Tuesday, March 29, 2011

Is Julian Assange an 'Electronic Libertarian'?

Journalist Robert Mann recently discussed Julian Assange in an interview with ABC News Radio International.

In the interview, Mann calls Assange an 'Electronic Libertarian', meaning that Assange is against government methods of electronic control and monitoring. Assange, says Mann, fears control by the state via the internet and Assange specifically formed WikiLeaks as a way to cripple authoritarian states. At the same time, Assange is not a free market advocate, but appears to hold some type of welfare state as an ideal model.

I think Mann is pretty accurate when it comes to understanding Assange. Assange seems to have a very sophisticated understanding of how the internet works best in a very laissez faire environment, yet, for some reason, it also appears that he has a very pedestrian view of how the economy works.

The full interview with Mann is here and well worth a listen to.


  1. While I don't care enough about Assange personally to follow his interviews, I do remember him saying that he supported free markets and was influenced by libertarianism. Of course, that leaves a lot of wiggle room since both terms are used in a variety of ways. Is it in the linked interview (haven't had time to listen) where Assange promotes a welfare state?

  2. I thought I read somewhere that was of his causes was global warming, er I mean climate change.

  3. Bob,

    Wikileaks came out of the cypherpunk list (civil and economic libertarians) and is connected to the TOR project.

    Beyond that, NO COMMENT

  4. At http://www.wikileaks.ch/About.html:

    "We derive these principles from the Universal Declaration of Human Rights."


    "...and we seek to uphold this and the other Articles of the Declaration."

    Now see http://www.un.org/en/documents/udhr/index.shtml. Articles 22 & 23 are telling. Of course, the whole declaration is statist to the core, so the rights it alleges concerning social security, courts, trials, etc. presume an obligation to submit to a government. Article 28 reminds the reader exactly what sort of statist order the UN is intended to bring about.

    So, no, Assange is not a libertarian.

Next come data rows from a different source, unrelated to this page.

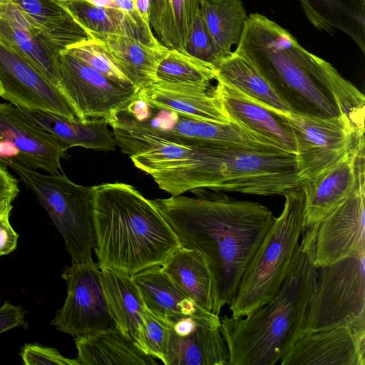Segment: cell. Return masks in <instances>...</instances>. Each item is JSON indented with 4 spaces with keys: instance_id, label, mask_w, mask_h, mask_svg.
Segmentation results:
<instances>
[{
    "instance_id": "6da1fadb",
    "label": "cell",
    "mask_w": 365,
    "mask_h": 365,
    "mask_svg": "<svg viewBox=\"0 0 365 365\" xmlns=\"http://www.w3.org/2000/svg\"><path fill=\"white\" fill-rule=\"evenodd\" d=\"M191 192L152 200L182 247L200 252L212 284V313L220 316L235 298L243 273L272 226L275 217L259 202Z\"/></svg>"
},
{
    "instance_id": "7a4b0ae2",
    "label": "cell",
    "mask_w": 365,
    "mask_h": 365,
    "mask_svg": "<svg viewBox=\"0 0 365 365\" xmlns=\"http://www.w3.org/2000/svg\"><path fill=\"white\" fill-rule=\"evenodd\" d=\"M235 51L254 65L291 112L346 116L364 131V94L275 21L258 13L249 15Z\"/></svg>"
},
{
    "instance_id": "3957f363",
    "label": "cell",
    "mask_w": 365,
    "mask_h": 365,
    "mask_svg": "<svg viewBox=\"0 0 365 365\" xmlns=\"http://www.w3.org/2000/svg\"><path fill=\"white\" fill-rule=\"evenodd\" d=\"M93 188L94 251L100 268L132 276L162 266L181 246L159 209L133 186L116 182Z\"/></svg>"
},
{
    "instance_id": "277c9868",
    "label": "cell",
    "mask_w": 365,
    "mask_h": 365,
    "mask_svg": "<svg viewBox=\"0 0 365 365\" xmlns=\"http://www.w3.org/2000/svg\"><path fill=\"white\" fill-rule=\"evenodd\" d=\"M313 241V229L308 227L289 274L270 302L245 317L220 319L228 365L278 364L304 332L316 278Z\"/></svg>"
},
{
    "instance_id": "5b68a950",
    "label": "cell",
    "mask_w": 365,
    "mask_h": 365,
    "mask_svg": "<svg viewBox=\"0 0 365 365\" xmlns=\"http://www.w3.org/2000/svg\"><path fill=\"white\" fill-rule=\"evenodd\" d=\"M182 160L150 174L172 196L193 190L274 196L302 189L296 155L194 143Z\"/></svg>"
},
{
    "instance_id": "8992f818",
    "label": "cell",
    "mask_w": 365,
    "mask_h": 365,
    "mask_svg": "<svg viewBox=\"0 0 365 365\" xmlns=\"http://www.w3.org/2000/svg\"><path fill=\"white\" fill-rule=\"evenodd\" d=\"M283 210L248 263L229 309L235 318L245 317L270 302L292 267L304 230L302 189L284 195Z\"/></svg>"
},
{
    "instance_id": "52a82bcc",
    "label": "cell",
    "mask_w": 365,
    "mask_h": 365,
    "mask_svg": "<svg viewBox=\"0 0 365 365\" xmlns=\"http://www.w3.org/2000/svg\"><path fill=\"white\" fill-rule=\"evenodd\" d=\"M4 165L36 195L64 240L72 262L92 258L96 245L93 186L77 185L63 172L42 174L14 161Z\"/></svg>"
},
{
    "instance_id": "ba28073f",
    "label": "cell",
    "mask_w": 365,
    "mask_h": 365,
    "mask_svg": "<svg viewBox=\"0 0 365 365\" xmlns=\"http://www.w3.org/2000/svg\"><path fill=\"white\" fill-rule=\"evenodd\" d=\"M339 327L365 329V255L316 268L303 333Z\"/></svg>"
},
{
    "instance_id": "9c48e42d",
    "label": "cell",
    "mask_w": 365,
    "mask_h": 365,
    "mask_svg": "<svg viewBox=\"0 0 365 365\" xmlns=\"http://www.w3.org/2000/svg\"><path fill=\"white\" fill-rule=\"evenodd\" d=\"M282 113L293 131L298 170L304 182L364 140V132L346 116L329 118Z\"/></svg>"
},
{
    "instance_id": "30bf717a",
    "label": "cell",
    "mask_w": 365,
    "mask_h": 365,
    "mask_svg": "<svg viewBox=\"0 0 365 365\" xmlns=\"http://www.w3.org/2000/svg\"><path fill=\"white\" fill-rule=\"evenodd\" d=\"M67 295L52 319L56 330L74 337L118 327L106 295L102 272L91 258L63 271Z\"/></svg>"
},
{
    "instance_id": "8fae6325",
    "label": "cell",
    "mask_w": 365,
    "mask_h": 365,
    "mask_svg": "<svg viewBox=\"0 0 365 365\" xmlns=\"http://www.w3.org/2000/svg\"><path fill=\"white\" fill-rule=\"evenodd\" d=\"M58 87L79 120L112 119L139 100V90L109 80L65 49L58 56Z\"/></svg>"
},
{
    "instance_id": "7c38bea8",
    "label": "cell",
    "mask_w": 365,
    "mask_h": 365,
    "mask_svg": "<svg viewBox=\"0 0 365 365\" xmlns=\"http://www.w3.org/2000/svg\"><path fill=\"white\" fill-rule=\"evenodd\" d=\"M68 147L31 120L19 107L0 102V163L14 161L48 174L63 173Z\"/></svg>"
},
{
    "instance_id": "4fadbf2b",
    "label": "cell",
    "mask_w": 365,
    "mask_h": 365,
    "mask_svg": "<svg viewBox=\"0 0 365 365\" xmlns=\"http://www.w3.org/2000/svg\"><path fill=\"white\" fill-rule=\"evenodd\" d=\"M310 227L314 230L312 260L316 268L365 255V168L351 195Z\"/></svg>"
},
{
    "instance_id": "5bb4252c",
    "label": "cell",
    "mask_w": 365,
    "mask_h": 365,
    "mask_svg": "<svg viewBox=\"0 0 365 365\" xmlns=\"http://www.w3.org/2000/svg\"><path fill=\"white\" fill-rule=\"evenodd\" d=\"M1 97L14 105L77 118L61 91L29 61L0 40Z\"/></svg>"
},
{
    "instance_id": "9a60e30c",
    "label": "cell",
    "mask_w": 365,
    "mask_h": 365,
    "mask_svg": "<svg viewBox=\"0 0 365 365\" xmlns=\"http://www.w3.org/2000/svg\"><path fill=\"white\" fill-rule=\"evenodd\" d=\"M220 316L203 309L171 323L165 365H228Z\"/></svg>"
},
{
    "instance_id": "2e32d148",
    "label": "cell",
    "mask_w": 365,
    "mask_h": 365,
    "mask_svg": "<svg viewBox=\"0 0 365 365\" xmlns=\"http://www.w3.org/2000/svg\"><path fill=\"white\" fill-rule=\"evenodd\" d=\"M364 140L344 158L307 180L304 196L305 229L321 221L339 207L355 189L365 168Z\"/></svg>"
},
{
    "instance_id": "e0dca14e",
    "label": "cell",
    "mask_w": 365,
    "mask_h": 365,
    "mask_svg": "<svg viewBox=\"0 0 365 365\" xmlns=\"http://www.w3.org/2000/svg\"><path fill=\"white\" fill-rule=\"evenodd\" d=\"M280 365H365V329L339 327L304 332Z\"/></svg>"
},
{
    "instance_id": "ac0fdd59",
    "label": "cell",
    "mask_w": 365,
    "mask_h": 365,
    "mask_svg": "<svg viewBox=\"0 0 365 365\" xmlns=\"http://www.w3.org/2000/svg\"><path fill=\"white\" fill-rule=\"evenodd\" d=\"M139 99L158 110L187 115L198 120L232 122L215 92V87L158 80L140 90Z\"/></svg>"
},
{
    "instance_id": "d6986e66",
    "label": "cell",
    "mask_w": 365,
    "mask_h": 365,
    "mask_svg": "<svg viewBox=\"0 0 365 365\" xmlns=\"http://www.w3.org/2000/svg\"><path fill=\"white\" fill-rule=\"evenodd\" d=\"M217 81L215 92L231 121L276 142L295 154L293 131L282 111L268 109L235 88Z\"/></svg>"
},
{
    "instance_id": "ffe728a7",
    "label": "cell",
    "mask_w": 365,
    "mask_h": 365,
    "mask_svg": "<svg viewBox=\"0 0 365 365\" xmlns=\"http://www.w3.org/2000/svg\"><path fill=\"white\" fill-rule=\"evenodd\" d=\"M139 91L158 81V67L169 48L150 46L133 38L112 34L88 33Z\"/></svg>"
},
{
    "instance_id": "44dd1931",
    "label": "cell",
    "mask_w": 365,
    "mask_h": 365,
    "mask_svg": "<svg viewBox=\"0 0 365 365\" xmlns=\"http://www.w3.org/2000/svg\"><path fill=\"white\" fill-rule=\"evenodd\" d=\"M58 1L88 34L122 35L150 46L163 45L154 36L150 24L140 14L94 6L84 0Z\"/></svg>"
},
{
    "instance_id": "7402d4cb",
    "label": "cell",
    "mask_w": 365,
    "mask_h": 365,
    "mask_svg": "<svg viewBox=\"0 0 365 365\" xmlns=\"http://www.w3.org/2000/svg\"><path fill=\"white\" fill-rule=\"evenodd\" d=\"M19 107V106H17ZM31 120L68 148L83 147L99 151H113L117 143L104 118L79 120L41 110L19 107Z\"/></svg>"
},
{
    "instance_id": "603a6c76",
    "label": "cell",
    "mask_w": 365,
    "mask_h": 365,
    "mask_svg": "<svg viewBox=\"0 0 365 365\" xmlns=\"http://www.w3.org/2000/svg\"><path fill=\"white\" fill-rule=\"evenodd\" d=\"M79 365H156L120 327L74 337Z\"/></svg>"
},
{
    "instance_id": "cb8c5ba5",
    "label": "cell",
    "mask_w": 365,
    "mask_h": 365,
    "mask_svg": "<svg viewBox=\"0 0 365 365\" xmlns=\"http://www.w3.org/2000/svg\"><path fill=\"white\" fill-rule=\"evenodd\" d=\"M132 277L146 307L170 323L202 309L177 286L161 266L145 269Z\"/></svg>"
},
{
    "instance_id": "d4e9b609",
    "label": "cell",
    "mask_w": 365,
    "mask_h": 365,
    "mask_svg": "<svg viewBox=\"0 0 365 365\" xmlns=\"http://www.w3.org/2000/svg\"><path fill=\"white\" fill-rule=\"evenodd\" d=\"M309 21L329 34L339 30L365 52V0H299Z\"/></svg>"
},
{
    "instance_id": "484cf974",
    "label": "cell",
    "mask_w": 365,
    "mask_h": 365,
    "mask_svg": "<svg viewBox=\"0 0 365 365\" xmlns=\"http://www.w3.org/2000/svg\"><path fill=\"white\" fill-rule=\"evenodd\" d=\"M201 0H150L149 24L163 46L186 53Z\"/></svg>"
},
{
    "instance_id": "4316f807",
    "label": "cell",
    "mask_w": 365,
    "mask_h": 365,
    "mask_svg": "<svg viewBox=\"0 0 365 365\" xmlns=\"http://www.w3.org/2000/svg\"><path fill=\"white\" fill-rule=\"evenodd\" d=\"M101 269L107 300L118 327L140 348L142 315L146 306L137 284L130 275L110 268Z\"/></svg>"
},
{
    "instance_id": "83f0119b",
    "label": "cell",
    "mask_w": 365,
    "mask_h": 365,
    "mask_svg": "<svg viewBox=\"0 0 365 365\" xmlns=\"http://www.w3.org/2000/svg\"><path fill=\"white\" fill-rule=\"evenodd\" d=\"M177 286L198 307L212 312V284L203 255L197 250L179 247L161 266Z\"/></svg>"
},
{
    "instance_id": "f1b7e54d",
    "label": "cell",
    "mask_w": 365,
    "mask_h": 365,
    "mask_svg": "<svg viewBox=\"0 0 365 365\" xmlns=\"http://www.w3.org/2000/svg\"><path fill=\"white\" fill-rule=\"evenodd\" d=\"M13 1L38 26L47 42L60 51L90 38L58 0Z\"/></svg>"
},
{
    "instance_id": "f546056e",
    "label": "cell",
    "mask_w": 365,
    "mask_h": 365,
    "mask_svg": "<svg viewBox=\"0 0 365 365\" xmlns=\"http://www.w3.org/2000/svg\"><path fill=\"white\" fill-rule=\"evenodd\" d=\"M215 68L216 81L235 88L268 109L291 111L254 65L235 51L222 58Z\"/></svg>"
},
{
    "instance_id": "4dcf8cb0",
    "label": "cell",
    "mask_w": 365,
    "mask_h": 365,
    "mask_svg": "<svg viewBox=\"0 0 365 365\" xmlns=\"http://www.w3.org/2000/svg\"><path fill=\"white\" fill-rule=\"evenodd\" d=\"M200 9L220 62L240 42L248 17L246 10L241 0H201Z\"/></svg>"
},
{
    "instance_id": "1f68e13d",
    "label": "cell",
    "mask_w": 365,
    "mask_h": 365,
    "mask_svg": "<svg viewBox=\"0 0 365 365\" xmlns=\"http://www.w3.org/2000/svg\"><path fill=\"white\" fill-rule=\"evenodd\" d=\"M0 40L29 61L58 88V56L61 51L1 16Z\"/></svg>"
},
{
    "instance_id": "d6a6232c",
    "label": "cell",
    "mask_w": 365,
    "mask_h": 365,
    "mask_svg": "<svg viewBox=\"0 0 365 365\" xmlns=\"http://www.w3.org/2000/svg\"><path fill=\"white\" fill-rule=\"evenodd\" d=\"M158 80L210 86L216 78V68L177 49L169 48L157 70Z\"/></svg>"
},
{
    "instance_id": "836d02e7",
    "label": "cell",
    "mask_w": 365,
    "mask_h": 365,
    "mask_svg": "<svg viewBox=\"0 0 365 365\" xmlns=\"http://www.w3.org/2000/svg\"><path fill=\"white\" fill-rule=\"evenodd\" d=\"M65 50L109 80L125 86H133L128 77L103 47L91 38L73 44Z\"/></svg>"
},
{
    "instance_id": "e575fe53",
    "label": "cell",
    "mask_w": 365,
    "mask_h": 365,
    "mask_svg": "<svg viewBox=\"0 0 365 365\" xmlns=\"http://www.w3.org/2000/svg\"><path fill=\"white\" fill-rule=\"evenodd\" d=\"M142 318L140 348L147 354L164 363L171 323L155 315L147 307Z\"/></svg>"
},
{
    "instance_id": "d590c367",
    "label": "cell",
    "mask_w": 365,
    "mask_h": 365,
    "mask_svg": "<svg viewBox=\"0 0 365 365\" xmlns=\"http://www.w3.org/2000/svg\"><path fill=\"white\" fill-rule=\"evenodd\" d=\"M186 53L215 67L219 62L212 38L202 18L200 9L190 34Z\"/></svg>"
},
{
    "instance_id": "8d00e7d4",
    "label": "cell",
    "mask_w": 365,
    "mask_h": 365,
    "mask_svg": "<svg viewBox=\"0 0 365 365\" xmlns=\"http://www.w3.org/2000/svg\"><path fill=\"white\" fill-rule=\"evenodd\" d=\"M19 354L26 365H79L76 359L66 358L55 348L36 343L25 344Z\"/></svg>"
},
{
    "instance_id": "74e56055",
    "label": "cell",
    "mask_w": 365,
    "mask_h": 365,
    "mask_svg": "<svg viewBox=\"0 0 365 365\" xmlns=\"http://www.w3.org/2000/svg\"><path fill=\"white\" fill-rule=\"evenodd\" d=\"M19 192L17 180L0 163V211L11 212L12 202Z\"/></svg>"
},
{
    "instance_id": "f35d334b",
    "label": "cell",
    "mask_w": 365,
    "mask_h": 365,
    "mask_svg": "<svg viewBox=\"0 0 365 365\" xmlns=\"http://www.w3.org/2000/svg\"><path fill=\"white\" fill-rule=\"evenodd\" d=\"M19 327H29L24 310L21 306L5 301L0 307V334Z\"/></svg>"
},
{
    "instance_id": "ab89813d",
    "label": "cell",
    "mask_w": 365,
    "mask_h": 365,
    "mask_svg": "<svg viewBox=\"0 0 365 365\" xmlns=\"http://www.w3.org/2000/svg\"><path fill=\"white\" fill-rule=\"evenodd\" d=\"M10 213H4L0 217V257L9 254L17 247L19 235L10 223Z\"/></svg>"
},
{
    "instance_id": "60d3db41",
    "label": "cell",
    "mask_w": 365,
    "mask_h": 365,
    "mask_svg": "<svg viewBox=\"0 0 365 365\" xmlns=\"http://www.w3.org/2000/svg\"><path fill=\"white\" fill-rule=\"evenodd\" d=\"M134 2L142 18L149 24L150 0H134Z\"/></svg>"
},
{
    "instance_id": "b9f144b4",
    "label": "cell",
    "mask_w": 365,
    "mask_h": 365,
    "mask_svg": "<svg viewBox=\"0 0 365 365\" xmlns=\"http://www.w3.org/2000/svg\"><path fill=\"white\" fill-rule=\"evenodd\" d=\"M12 0H0V4H6L11 1Z\"/></svg>"
},
{
    "instance_id": "7bdbcfd3",
    "label": "cell",
    "mask_w": 365,
    "mask_h": 365,
    "mask_svg": "<svg viewBox=\"0 0 365 365\" xmlns=\"http://www.w3.org/2000/svg\"><path fill=\"white\" fill-rule=\"evenodd\" d=\"M6 212H1V211H0V217H1L3 214L6 213Z\"/></svg>"
},
{
    "instance_id": "ee69618b",
    "label": "cell",
    "mask_w": 365,
    "mask_h": 365,
    "mask_svg": "<svg viewBox=\"0 0 365 365\" xmlns=\"http://www.w3.org/2000/svg\"><path fill=\"white\" fill-rule=\"evenodd\" d=\"M1 89H0V96H1Z\"/></svg>"
},
{
    "instance_id": "f6af8a7d",
    "label": "cell",
    "mask_w": 365,
    "mask_h": 365,
    "mask_svg": "<svg viewBox=\"0 0 365 365\" xmlns=\"http://www.w3.org/2000/svg\"><path fill=\"white\" fill-rule=\"evenodd\" d=\"M58 1H62V0H58Z\"/></svg>"
}]
</instances>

A libsoc, perhaps, but not a libertarian.

    On a related note: If the right to life is an INALIENABLE right (see Preamble and Art. 3), then there can be no such thing as the right to stop an aggressor who cannot be stopped but by killing it. To kill that aggressor would constitute an alienation of that aggressor's right to live.

    Of course, the UN's members, apparatchiks, and stringullers don't think that they are bound by their own suggestion that there's an inalienable right to life, as we are being reminded by the intervention in Libya. But maintaining that there is such a right is useful to anyone who asserts that the poor are entitled to a job, to a handout, etc., since without these they might die.